Capital requirements

With government and central bank support for the global financial industry topping $11 trillion (Dh40.37 trillion), according to the Organisation for Economic Cooperation and Development, policymakers want banks to shoulder more of the costs of crisis after rescuing banks from New York-based Citigroup to Royal Bank of Scotland Group in Edinburgh. The International Monetary Fund will recommend to the Group of 20 in April the best way to proceed.

"We agreed to work together to make sure financial institutions bear the costs" of financial turbulence, Canada's Finance Minister Jim Flaherty told reporters after chairing the two days of talks.

As the world economy starts to emerge from the worst financial crisis since the Great Depression, G7 members are seeking to recoup taxpayers' funds used to prop up banks, and leaders have called for lenders to repay aid as some of them begin to pay out bonuses again. US President Barack Obama last month announced a levy on fin-ancial firms with assets of more than $50 billion.

"We all share a deep commitment to try and move forward and reach agreement on a strong set of comprehensive financial reforms," US Treasury Secretary Timothy F. Geithner told reporters.

Geithner said G7 nations will continue efforts to agree on a set of common capital requirements for large institutions by the end of this year at a time when the US and UK have taken unilateral steps to regulate banks.

Capital should be increased, better allocated and enough to absorb losses, Lagarde said. It "should be organised in such a way that it doesn't slow down the economic recovery that's under way", she said.

Common standards

The G7 also pledged common standards on all aspects of banking regulation to ensure a "strong multilateral level playing field across these institutions and across global markets", Geithner said.

The officials debated the threat of banks taking on too much risk if an insurance fund is established, a German official told reporters.

Financial institutions received $1.56 trillion in capital injections, $5.21 trillion for asset purchases and guarantees and $4.64 trillion in debt guarantees, according to a study published last month by the Paris-based OECD.

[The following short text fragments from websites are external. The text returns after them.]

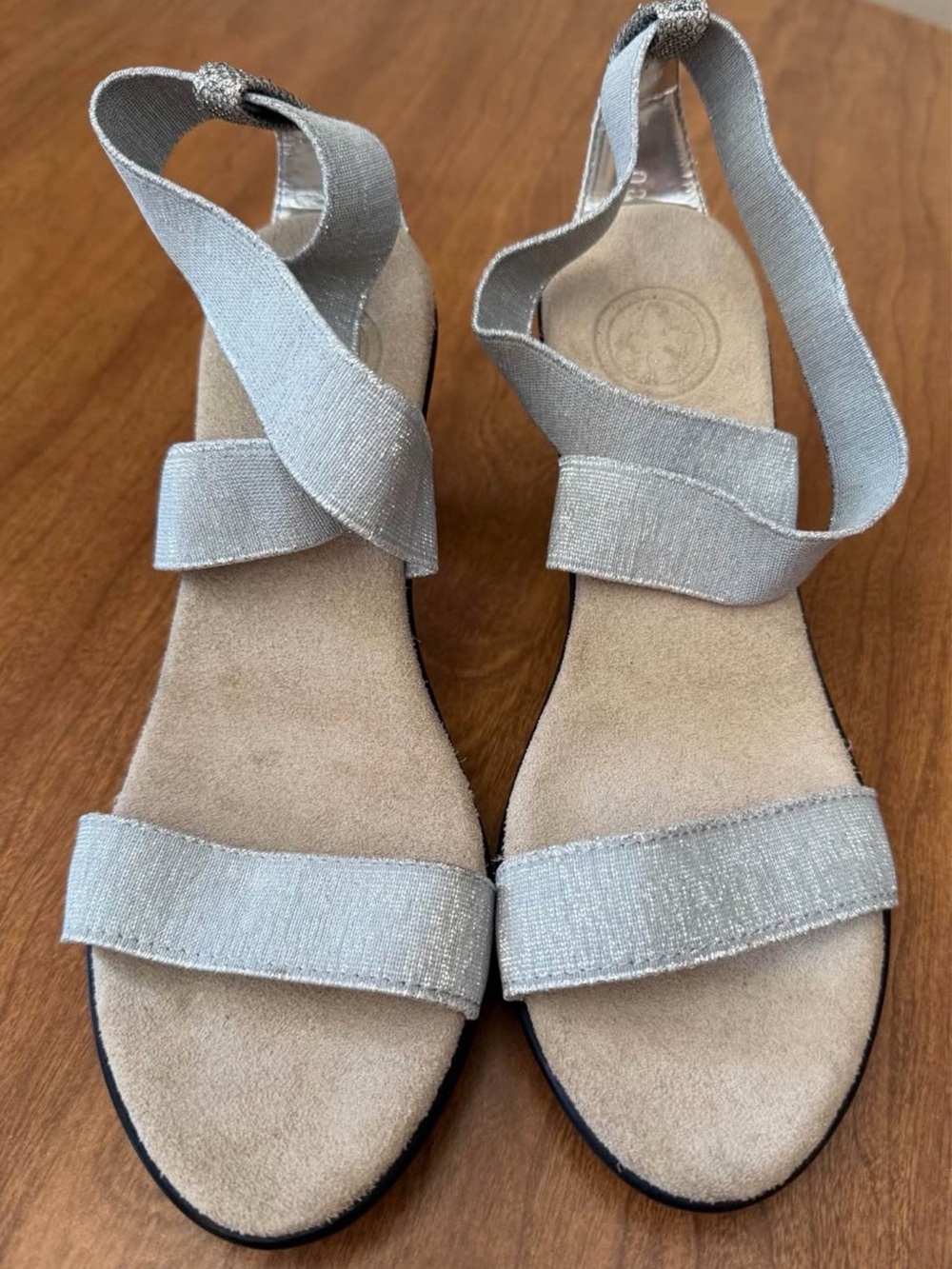 Women’s Silver Strappy Elastic Sandals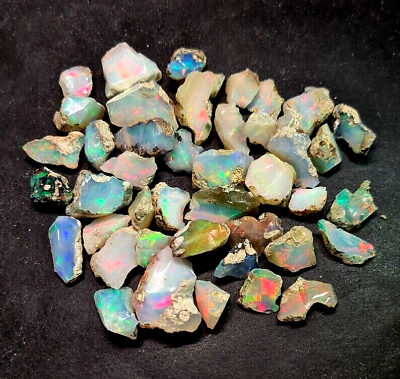 #ad 50 Cts Cut Grade Ethiopian Welo Opal Raw Lot AAA Grade Large Size Opal Rough $23.58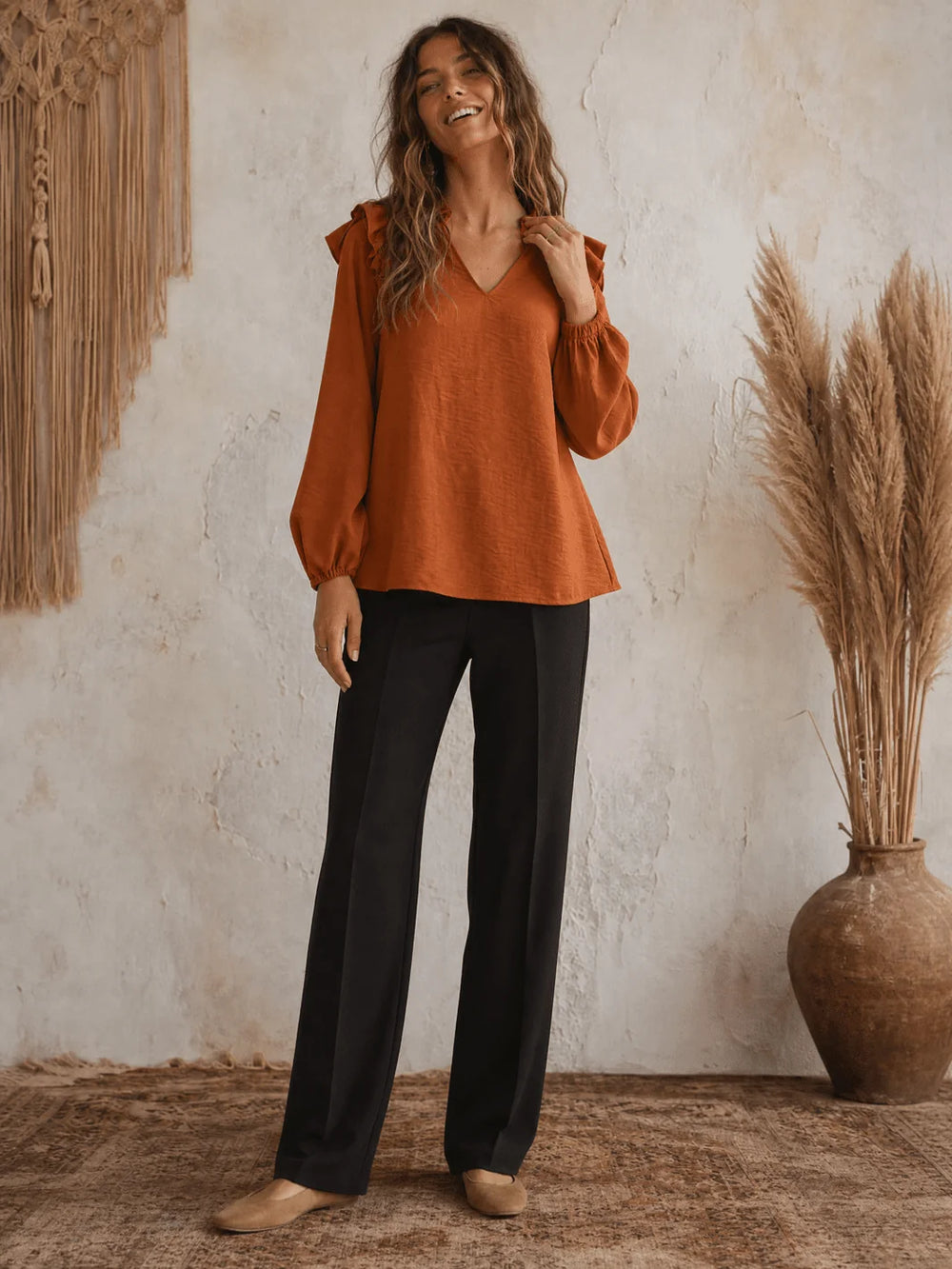 Teal & Burnt Orange V-Neck Blouse – Soft Work Wear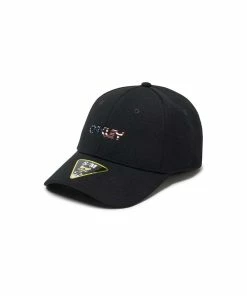 Oakley 6 PANEL STRETCH METALLIC HAT - BLACK/AMERICAN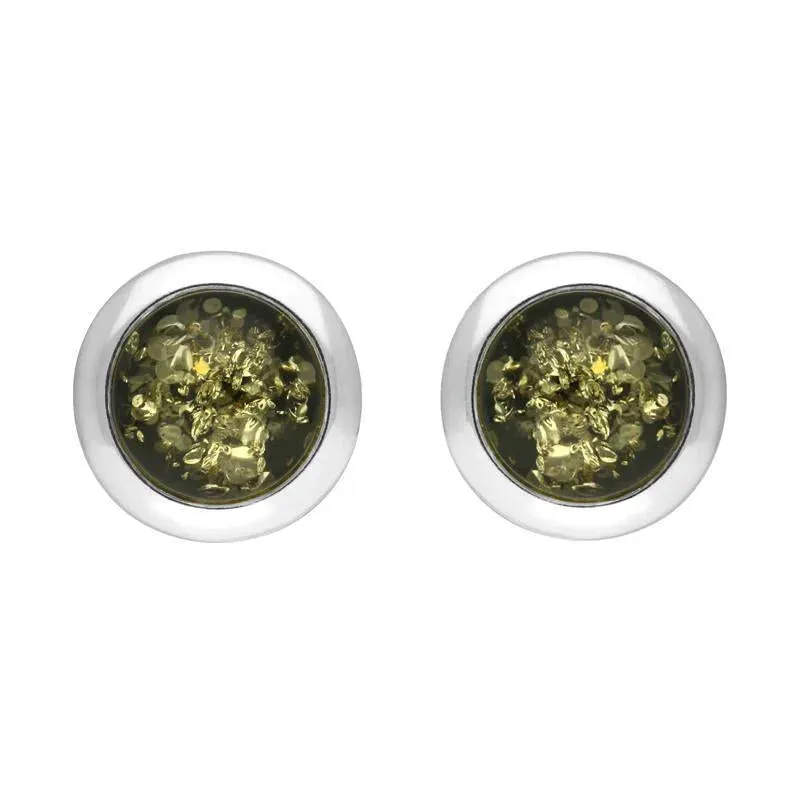 Sterling Silver Green Amber Ribbed Edge Stud Earrings sold by Jura Watches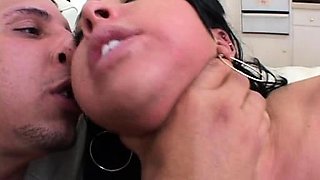 POV anal and blowjob session with skanky brunette bitch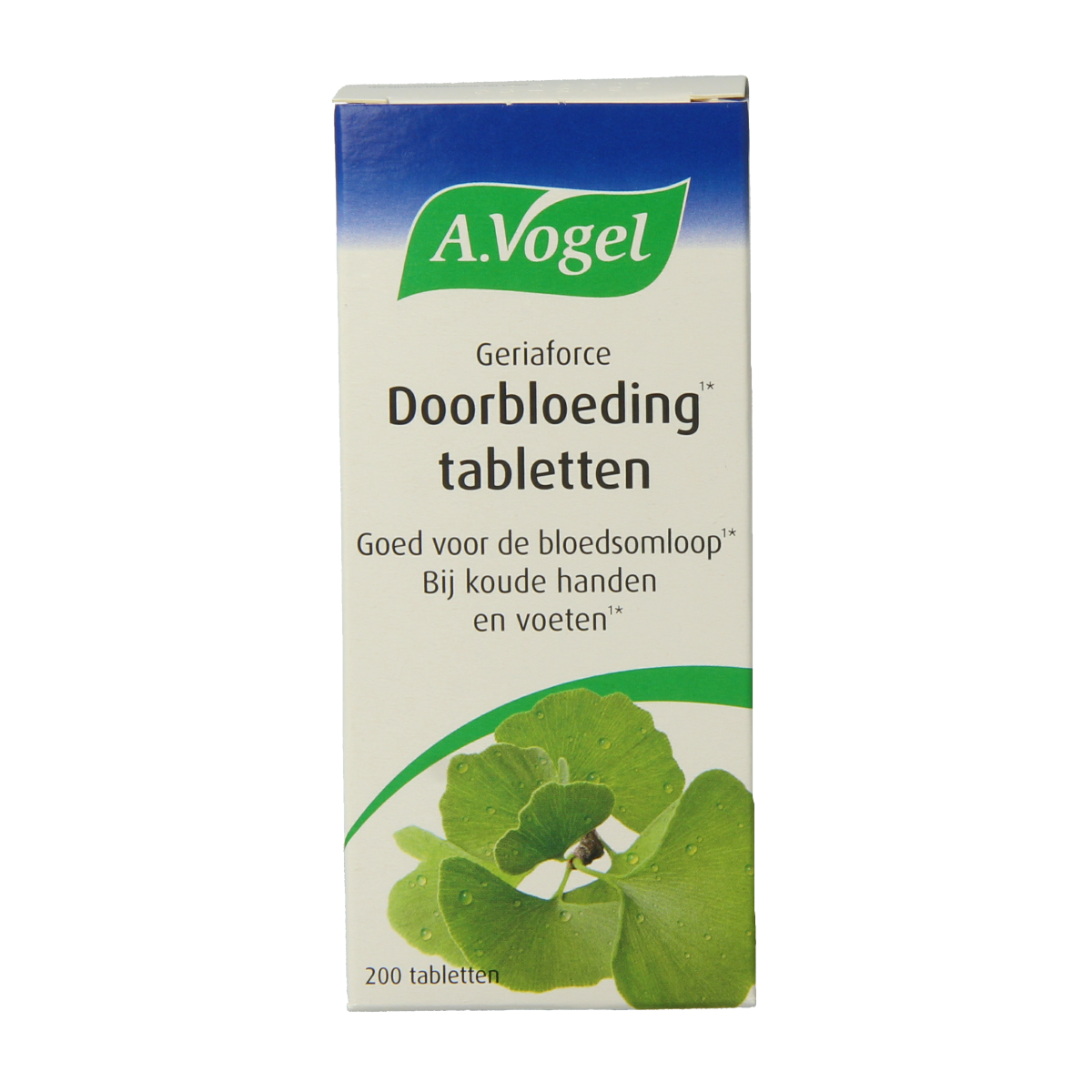 A Vogel Geriaforce doorbloeding herbal supplement tablets in a blister pack, showing the product packaging and tablets.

An insurance programme was one of four proposals put forward by UK Prime Minister Gordon Brown in November. He also said the G20 should consider a so-called Tobin tax on financial speculation, a suggestion the US opposed.

Sweden created a fund financed by banks in 2008 to help safeguard its financial system. Swedish banks are required to make annual payments to the fund. The Swedish government injected 15 billion crowns ($2 billion) into the fund when it was set up, as well as cash previously held in Sweden's deposit guarantee fund. Fees from the banks means it will swell to 2.5 per cent of Sweden's gross domestic product, by 2023.